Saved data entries
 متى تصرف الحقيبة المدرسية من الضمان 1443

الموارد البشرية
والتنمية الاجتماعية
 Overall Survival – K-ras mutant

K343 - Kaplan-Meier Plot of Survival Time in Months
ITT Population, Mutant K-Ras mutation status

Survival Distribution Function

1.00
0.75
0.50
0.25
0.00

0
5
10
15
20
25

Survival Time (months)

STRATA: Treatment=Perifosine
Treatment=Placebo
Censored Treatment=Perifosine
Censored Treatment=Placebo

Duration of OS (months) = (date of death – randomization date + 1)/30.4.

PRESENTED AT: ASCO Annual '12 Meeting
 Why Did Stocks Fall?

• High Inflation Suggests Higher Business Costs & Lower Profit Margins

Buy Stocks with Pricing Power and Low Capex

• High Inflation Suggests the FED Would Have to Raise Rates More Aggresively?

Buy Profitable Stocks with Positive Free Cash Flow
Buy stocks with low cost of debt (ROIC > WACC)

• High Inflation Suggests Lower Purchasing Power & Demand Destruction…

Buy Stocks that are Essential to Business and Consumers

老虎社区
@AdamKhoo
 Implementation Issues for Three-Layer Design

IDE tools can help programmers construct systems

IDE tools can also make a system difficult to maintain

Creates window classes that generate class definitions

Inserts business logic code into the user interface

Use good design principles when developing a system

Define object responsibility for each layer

---

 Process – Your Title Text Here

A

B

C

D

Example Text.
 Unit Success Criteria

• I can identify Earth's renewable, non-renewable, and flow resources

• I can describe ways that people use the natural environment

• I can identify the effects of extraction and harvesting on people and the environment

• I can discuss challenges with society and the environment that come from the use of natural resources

◆ PROBLEM TO SOLVE
Repeat exactly the lines above from the one with "Buy Stocks that" up to and including the one with "IDE tools can also". No other line belongs in the reply.

◆ SOLVED PROBLEM
Buy Stocks that are Essential to Business and Consumers

老虎社区
@AdamKhoo
 Implementation Issues for Three-Layer Design

IDE tools can help programmers construct systems

IDE tools can also make a system difficult to maintain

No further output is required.